11. die Digitalisierung in diesem Bereich zu fördern. Sowohl das Zahlen mit Kartenbezahlsystemen, Handy und Co als auch das Verkaufen via digitaler Anwendungen sind für die erfolgreiche und zukunftsgerichtete Vermarktung der Produkte essentiell.
Begründung
Die Anzahl von landwirtschaftlichen Betrieben bis 50 ha Fläche ist seit Mitte der 1990er Jahre um ca. 65 % zurückgegangen. Ähnlich alarmierende Zahlen melden das Bäcker- und Fleischerhandwerk. Sollte sich diese Entwicklung fortsetzen, werden die familiengeführten Handwerksbetriebe und die bäuerliche Landwirtschaft mittelfristig verschwunden sein. Dabei sind die bäuerlichen Landwirtschafts- und Handwerksbetriebe ein unerlässliches Element im regionalen Wirtschaftskreislauf und tragen zur nachhaltigen Versorgung der Bevölkerung mit Nahrungsmitteln bei.
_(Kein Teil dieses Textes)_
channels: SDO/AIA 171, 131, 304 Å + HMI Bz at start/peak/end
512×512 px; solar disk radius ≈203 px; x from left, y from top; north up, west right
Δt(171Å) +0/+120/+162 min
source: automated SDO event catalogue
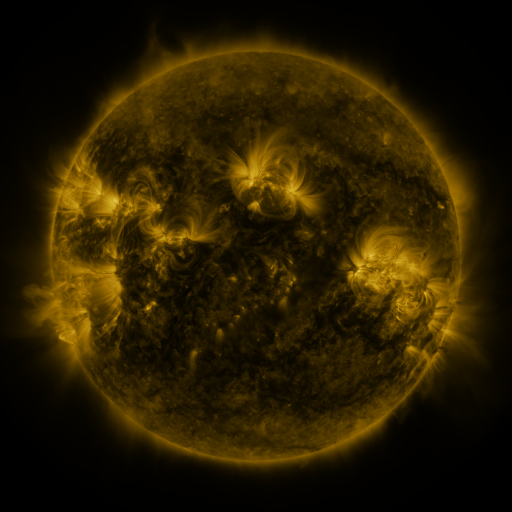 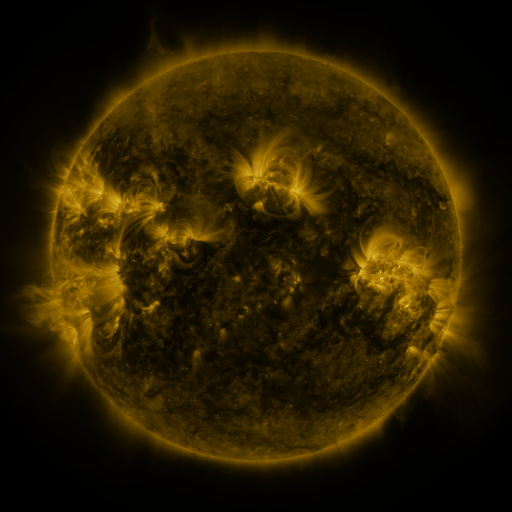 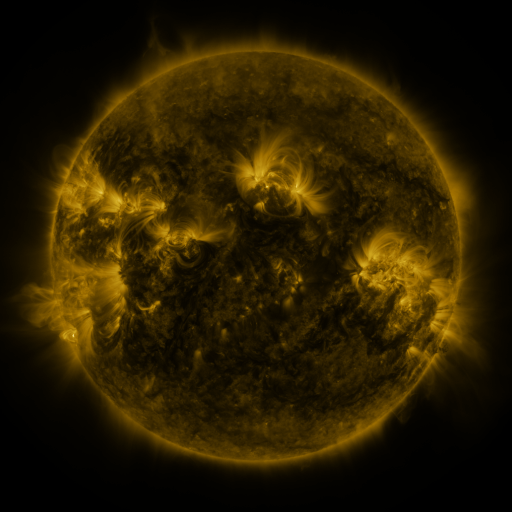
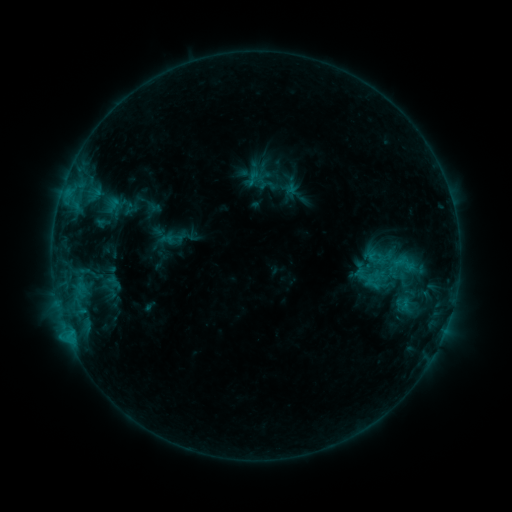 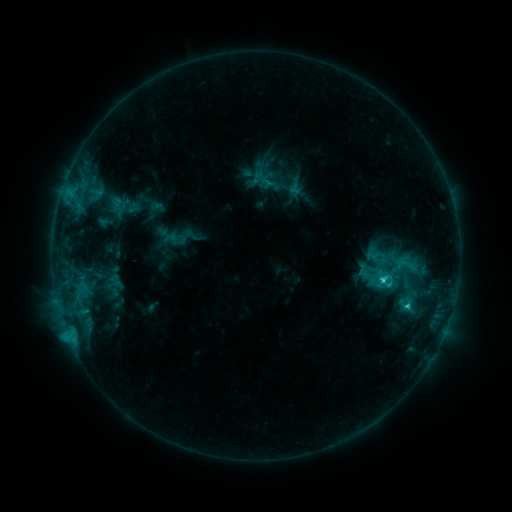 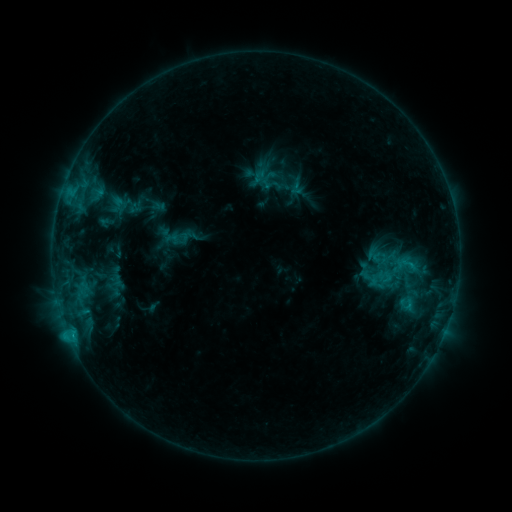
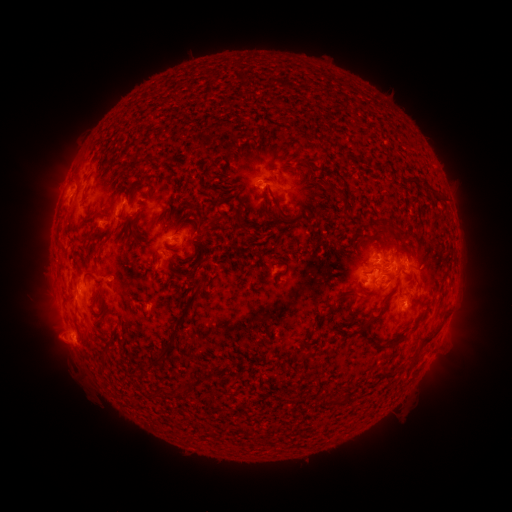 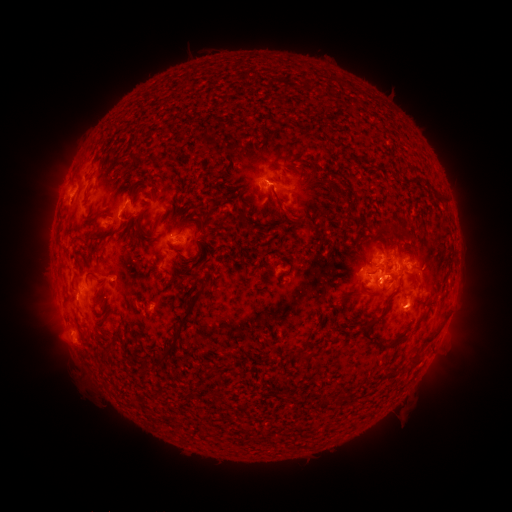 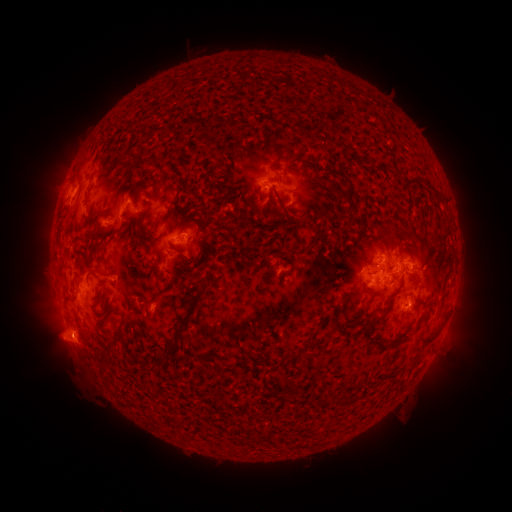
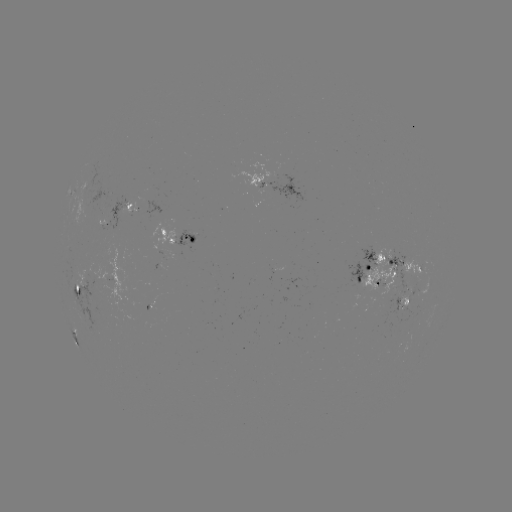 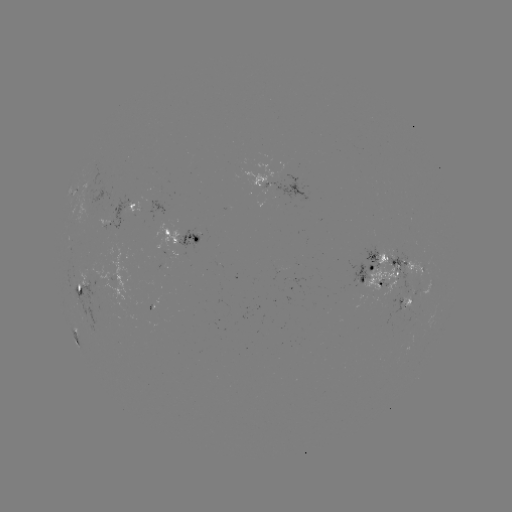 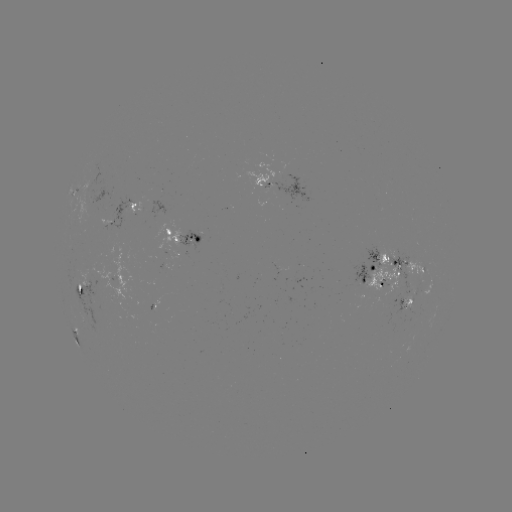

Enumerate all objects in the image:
C3.0 flare: (381, 278)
Die Krisen der vergangenen Jahre (Covid-19, Überfall Russlands auf die Ukraine und zusammengebrochene Transportketten) haben den Blick wieder verstärkt auf die Selbstversorgung gelenkt, die nicht nur im Bereich Energieversorgung einen wichtigen Stellenwert erhält, sondern auch in Hinsicht auf den Grad der möglichen Selbstversorgung mit Lebensmitteln und das am liebsten regional, um die Transportwege kurz zu halten und zusätzlich das Klima schonen zu können.